The true freshman you are most looking forward to?

Scarborough: Alabama’s spring game was a wake-up call for anyone not paying attention to A.J. Hall, according to ESPN the third receiver in the 2021 class. The Florida native came into action against the first-team defense and caught everything within a block of his back number 17. Whether it was a contested catch or not, he jumped up, went around his body and caught the ball with his hands. With his 6-3 stature and excellent speed, Hall looked like the successor to star receivers DeVonta Smith, Jalen Waddle and Jerry Jodi, and the perfect complement to star running back John Metchey.

VanHaaren: This class has a lot to choose from, and one of the most intriguing candidates on this list is Clemson running back Will Shipley, who could have an immediate impact on the Tigers’ roster. He will help us get over the loss of Travis Etienne, because Shipley is a genie in a bottle. In his junior days, he ran the 55 meter dash in 6.36 seconds, and before coming to Clemson, he had a time of 4.46 seconds in the 40 meter dash. He’s not just a guy who plays track football, he’s a football player who can play track football, and he’ll be fun to watch. Another name I would like to mention is Ohio State running back TreVeion Henderson. He was the leading running back in the class and did not play his senior season in high school. Instead, he used that time to train and prepare for college. It paid off, because now he looks like he’s been weight training for three years. The Buckeyes will need Henderson this season, and he has the talent to be an outstanding player this season.

Low: Explosive receivers and Oklahoma have become synonymous under Lincoln Riley. Marvin Mims returns after a sensational first season, and now it’s Mario Williams’ turn. He doesn’t have a big stature (5-9, 181 pounds), but he’s exceptionally fast, quick after the catch and versatile. He was also a star baseball player in high school. Oklahoma quarterback Spencer Rattler said in the spring that Williams was one of the fastest players on the team, that he could get open and do anything. It looks like Mims won’t be the only receiver Rattler wants to throw the ball to this fall.
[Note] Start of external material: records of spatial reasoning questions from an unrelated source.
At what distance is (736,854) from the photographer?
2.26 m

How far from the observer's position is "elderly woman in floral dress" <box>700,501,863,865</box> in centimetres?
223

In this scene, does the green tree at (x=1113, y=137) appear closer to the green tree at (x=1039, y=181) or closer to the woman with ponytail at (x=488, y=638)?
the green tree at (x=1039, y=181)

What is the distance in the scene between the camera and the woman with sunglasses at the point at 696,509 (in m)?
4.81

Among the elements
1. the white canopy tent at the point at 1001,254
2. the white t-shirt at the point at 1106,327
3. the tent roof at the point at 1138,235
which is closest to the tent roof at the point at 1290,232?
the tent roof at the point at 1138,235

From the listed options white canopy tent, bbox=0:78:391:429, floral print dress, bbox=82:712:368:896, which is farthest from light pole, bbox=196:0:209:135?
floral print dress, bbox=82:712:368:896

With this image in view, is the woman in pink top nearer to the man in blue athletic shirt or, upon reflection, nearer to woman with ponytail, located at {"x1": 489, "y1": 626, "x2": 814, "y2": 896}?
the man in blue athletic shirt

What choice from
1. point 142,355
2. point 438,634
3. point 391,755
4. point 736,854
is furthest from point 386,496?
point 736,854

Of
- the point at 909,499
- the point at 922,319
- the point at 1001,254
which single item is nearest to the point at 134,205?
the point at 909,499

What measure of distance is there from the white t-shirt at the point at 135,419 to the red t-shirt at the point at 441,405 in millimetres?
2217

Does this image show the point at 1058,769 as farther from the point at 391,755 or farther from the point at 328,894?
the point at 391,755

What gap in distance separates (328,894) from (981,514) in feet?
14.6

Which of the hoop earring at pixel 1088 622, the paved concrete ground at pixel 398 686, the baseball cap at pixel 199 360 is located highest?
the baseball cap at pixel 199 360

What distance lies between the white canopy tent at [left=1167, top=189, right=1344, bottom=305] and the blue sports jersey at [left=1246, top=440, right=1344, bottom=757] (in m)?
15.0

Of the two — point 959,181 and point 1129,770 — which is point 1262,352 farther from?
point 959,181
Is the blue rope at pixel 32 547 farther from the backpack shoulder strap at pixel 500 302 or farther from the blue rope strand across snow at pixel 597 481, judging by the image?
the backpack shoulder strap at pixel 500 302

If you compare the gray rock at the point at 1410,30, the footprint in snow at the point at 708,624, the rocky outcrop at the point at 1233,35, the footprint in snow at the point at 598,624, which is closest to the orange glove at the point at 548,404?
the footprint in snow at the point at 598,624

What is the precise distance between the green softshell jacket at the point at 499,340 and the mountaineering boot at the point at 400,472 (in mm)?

Rittenberg: USC’s defense has made remarkable progress in 2020 under coordinator Todd Orlando, whose risky scheme has produced 16 interceptions in six games. But the Trojans are still looking for their first appearance in the CFP, and to get there, they’ll need to keep improving their defense. The arrival of Corey Foreman should help. Foreman, according to ESPN the third recruit in the 2021 class, stayed home to give USC a pass rusher from day one. Although he has not yet participated in spring training with his new team, he should immediately find his role complementing Drake Jackson in the offense.

Connelly: I’m trying to curb my skepticism about Washington offensive coordinator John Donovan – the conservatism and predictability of his system – but he has an incredibly experienced and talented team, and there’s at least a chance that star rookie Sam Huard, the most anticipated subscriber in UW history, will be ready to run the show from Day 1. There’s a lot of competition for the position and he may have to wait his turn, but he’s a young, quick, accurate passer and his skillset will define UW’s ceiling in the coming years.